##### EXCERPT PROVIDED

You wouldn’t cover a murder trial and not mention all the science being brought to bear on the decision process. How can you do so for an environmental issue?

The April 11 Malibu City Council meeting concluded with the dismissal of the arguments by the lagoon restoration opponents because they had no science or scientists. But Adam Nagourney’s NY Times article makes no mention of this. Instead he features the loudest mouth at the meeting in his third paragraph, and refers to the people behind the plan only as “environmentalists” giving no heed to the amount of scientific work behind this project.



I suppose I’m going to have to emulate my friend Joe Romm here and throw some mud at the NY Times.

I moved to Malibu 5 years ago because I surf a lot. I’ve been involved with California ocean conservation issues for the past decade. So it was inevitable my interests would connect with the controversy over the “restoration” of the Malibu Lagoon (I use quotes because it’s not really the best term for it — nobody is really trying to figure out the pristine condition and return to it — a better term would be “revitalization”).

##########
##### DATA BLOCK

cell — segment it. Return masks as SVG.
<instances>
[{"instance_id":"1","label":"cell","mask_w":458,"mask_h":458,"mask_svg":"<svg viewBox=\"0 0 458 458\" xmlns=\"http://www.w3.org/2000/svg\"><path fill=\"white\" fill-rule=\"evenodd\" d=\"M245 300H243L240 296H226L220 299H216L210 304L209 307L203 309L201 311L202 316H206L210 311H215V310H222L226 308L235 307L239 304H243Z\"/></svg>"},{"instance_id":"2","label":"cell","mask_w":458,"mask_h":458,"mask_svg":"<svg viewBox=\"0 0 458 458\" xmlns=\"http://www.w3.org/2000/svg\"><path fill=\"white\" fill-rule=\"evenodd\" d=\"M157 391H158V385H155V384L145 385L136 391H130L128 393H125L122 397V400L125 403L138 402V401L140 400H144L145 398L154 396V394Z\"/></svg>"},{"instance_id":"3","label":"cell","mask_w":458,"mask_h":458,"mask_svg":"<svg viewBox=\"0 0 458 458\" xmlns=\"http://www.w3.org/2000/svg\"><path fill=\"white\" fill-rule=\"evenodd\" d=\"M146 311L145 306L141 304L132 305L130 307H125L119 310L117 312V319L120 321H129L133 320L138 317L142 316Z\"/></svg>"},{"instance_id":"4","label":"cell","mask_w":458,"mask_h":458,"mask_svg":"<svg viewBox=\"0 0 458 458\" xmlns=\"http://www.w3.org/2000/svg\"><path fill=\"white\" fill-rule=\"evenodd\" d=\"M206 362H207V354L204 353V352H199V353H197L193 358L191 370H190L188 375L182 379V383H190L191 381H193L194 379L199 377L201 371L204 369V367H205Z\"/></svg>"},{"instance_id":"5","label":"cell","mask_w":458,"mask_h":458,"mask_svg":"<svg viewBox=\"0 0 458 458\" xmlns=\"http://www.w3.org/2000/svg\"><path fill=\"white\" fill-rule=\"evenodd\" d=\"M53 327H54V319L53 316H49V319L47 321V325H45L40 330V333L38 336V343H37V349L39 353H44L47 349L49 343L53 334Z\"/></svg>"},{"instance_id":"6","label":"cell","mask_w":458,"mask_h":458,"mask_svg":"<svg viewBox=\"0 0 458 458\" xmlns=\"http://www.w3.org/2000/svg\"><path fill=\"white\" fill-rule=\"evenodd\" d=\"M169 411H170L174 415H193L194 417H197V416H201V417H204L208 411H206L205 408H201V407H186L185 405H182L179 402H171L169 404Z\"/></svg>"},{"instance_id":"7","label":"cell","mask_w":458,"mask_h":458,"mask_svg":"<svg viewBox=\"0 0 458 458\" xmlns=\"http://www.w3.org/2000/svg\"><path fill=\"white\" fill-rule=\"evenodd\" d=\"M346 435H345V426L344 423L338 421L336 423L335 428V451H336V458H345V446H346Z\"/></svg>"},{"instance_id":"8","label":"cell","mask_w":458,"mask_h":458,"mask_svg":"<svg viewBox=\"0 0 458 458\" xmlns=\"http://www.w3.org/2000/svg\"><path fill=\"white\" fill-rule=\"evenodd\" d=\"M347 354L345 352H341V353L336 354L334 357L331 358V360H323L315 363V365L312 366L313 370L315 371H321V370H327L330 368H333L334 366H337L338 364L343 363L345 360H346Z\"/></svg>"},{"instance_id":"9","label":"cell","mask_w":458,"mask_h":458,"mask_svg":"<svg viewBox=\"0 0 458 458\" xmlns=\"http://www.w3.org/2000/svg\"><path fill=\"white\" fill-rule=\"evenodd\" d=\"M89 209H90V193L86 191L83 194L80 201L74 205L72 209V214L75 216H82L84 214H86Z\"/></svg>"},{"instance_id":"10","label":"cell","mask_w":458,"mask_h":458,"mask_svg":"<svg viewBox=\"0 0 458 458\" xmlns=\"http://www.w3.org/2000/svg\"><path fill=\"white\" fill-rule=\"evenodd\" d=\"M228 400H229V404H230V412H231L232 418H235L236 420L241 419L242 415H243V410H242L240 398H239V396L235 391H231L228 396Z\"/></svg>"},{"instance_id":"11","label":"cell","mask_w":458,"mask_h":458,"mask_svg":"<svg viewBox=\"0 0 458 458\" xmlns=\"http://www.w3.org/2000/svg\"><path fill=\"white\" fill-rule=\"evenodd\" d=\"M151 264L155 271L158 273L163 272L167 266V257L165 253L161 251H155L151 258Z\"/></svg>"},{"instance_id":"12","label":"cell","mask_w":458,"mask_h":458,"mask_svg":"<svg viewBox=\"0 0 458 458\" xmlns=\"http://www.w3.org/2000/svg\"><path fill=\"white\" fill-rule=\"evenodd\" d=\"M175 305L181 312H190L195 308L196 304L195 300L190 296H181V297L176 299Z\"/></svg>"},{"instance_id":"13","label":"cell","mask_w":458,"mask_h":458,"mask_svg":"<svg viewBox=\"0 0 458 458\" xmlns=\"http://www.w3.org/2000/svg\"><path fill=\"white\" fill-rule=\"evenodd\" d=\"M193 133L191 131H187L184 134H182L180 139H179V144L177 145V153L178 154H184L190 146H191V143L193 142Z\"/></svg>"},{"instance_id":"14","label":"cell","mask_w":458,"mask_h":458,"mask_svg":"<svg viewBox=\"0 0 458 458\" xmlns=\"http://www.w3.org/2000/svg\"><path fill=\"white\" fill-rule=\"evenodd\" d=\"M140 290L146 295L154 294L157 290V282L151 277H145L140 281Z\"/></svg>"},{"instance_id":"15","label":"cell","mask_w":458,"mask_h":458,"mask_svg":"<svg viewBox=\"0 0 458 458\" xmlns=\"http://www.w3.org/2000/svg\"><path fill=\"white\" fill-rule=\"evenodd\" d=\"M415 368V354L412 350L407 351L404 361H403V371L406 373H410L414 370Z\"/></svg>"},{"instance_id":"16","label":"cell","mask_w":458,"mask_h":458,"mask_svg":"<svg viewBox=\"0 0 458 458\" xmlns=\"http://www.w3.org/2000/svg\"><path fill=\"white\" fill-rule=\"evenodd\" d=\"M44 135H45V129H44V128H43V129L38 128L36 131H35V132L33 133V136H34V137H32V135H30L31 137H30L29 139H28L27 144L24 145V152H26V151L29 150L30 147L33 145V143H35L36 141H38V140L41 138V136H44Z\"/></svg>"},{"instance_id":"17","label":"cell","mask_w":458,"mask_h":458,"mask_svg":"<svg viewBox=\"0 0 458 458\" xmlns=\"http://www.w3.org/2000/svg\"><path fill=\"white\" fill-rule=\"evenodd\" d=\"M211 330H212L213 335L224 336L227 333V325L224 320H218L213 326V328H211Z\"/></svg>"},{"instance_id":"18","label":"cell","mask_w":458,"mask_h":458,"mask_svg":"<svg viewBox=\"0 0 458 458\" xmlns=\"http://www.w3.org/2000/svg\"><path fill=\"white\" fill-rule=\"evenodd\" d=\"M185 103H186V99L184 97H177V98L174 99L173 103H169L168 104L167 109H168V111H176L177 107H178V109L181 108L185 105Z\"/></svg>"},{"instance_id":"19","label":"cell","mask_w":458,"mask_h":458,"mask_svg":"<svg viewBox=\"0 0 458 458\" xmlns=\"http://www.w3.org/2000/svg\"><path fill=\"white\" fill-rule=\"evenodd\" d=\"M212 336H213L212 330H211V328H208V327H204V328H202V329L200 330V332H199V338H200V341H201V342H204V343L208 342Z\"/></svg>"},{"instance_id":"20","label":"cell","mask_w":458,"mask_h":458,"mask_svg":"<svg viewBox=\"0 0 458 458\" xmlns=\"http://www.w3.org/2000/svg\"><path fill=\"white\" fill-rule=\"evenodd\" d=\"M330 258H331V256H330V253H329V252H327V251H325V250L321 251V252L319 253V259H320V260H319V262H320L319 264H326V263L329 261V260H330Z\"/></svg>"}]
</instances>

##########

*TASKS TO PERFORM:*
- A) Reproduce the Malibu Lagoon commentary starting with "The April 11" and going on through "the NY Times.", swapping "NY Times" for "New York Times".
- B) According to the Malibu Lagoon commentary, how long has the writer been involved with California ocean conservation issues?

*TASK-BY-TASK ANSWERS:*
- A)
The April 11 Malibu City Council meeting concluded with the dismissal of the arguments by the lagoon restoration opponents because they had no science or scientists. But Adam Nagourney’s New York Times article makes no mention of this. Instead he features the loudest mouth at the meeting in his third paragraph, and refers to the people behind the plan only as “environmentalists” giving no heed to the amount of scientific work behind this project.



I suppose I’m going to have to emulate my friend Joe Romm here and throw some mud at the New York Times.

- B) For the past decade.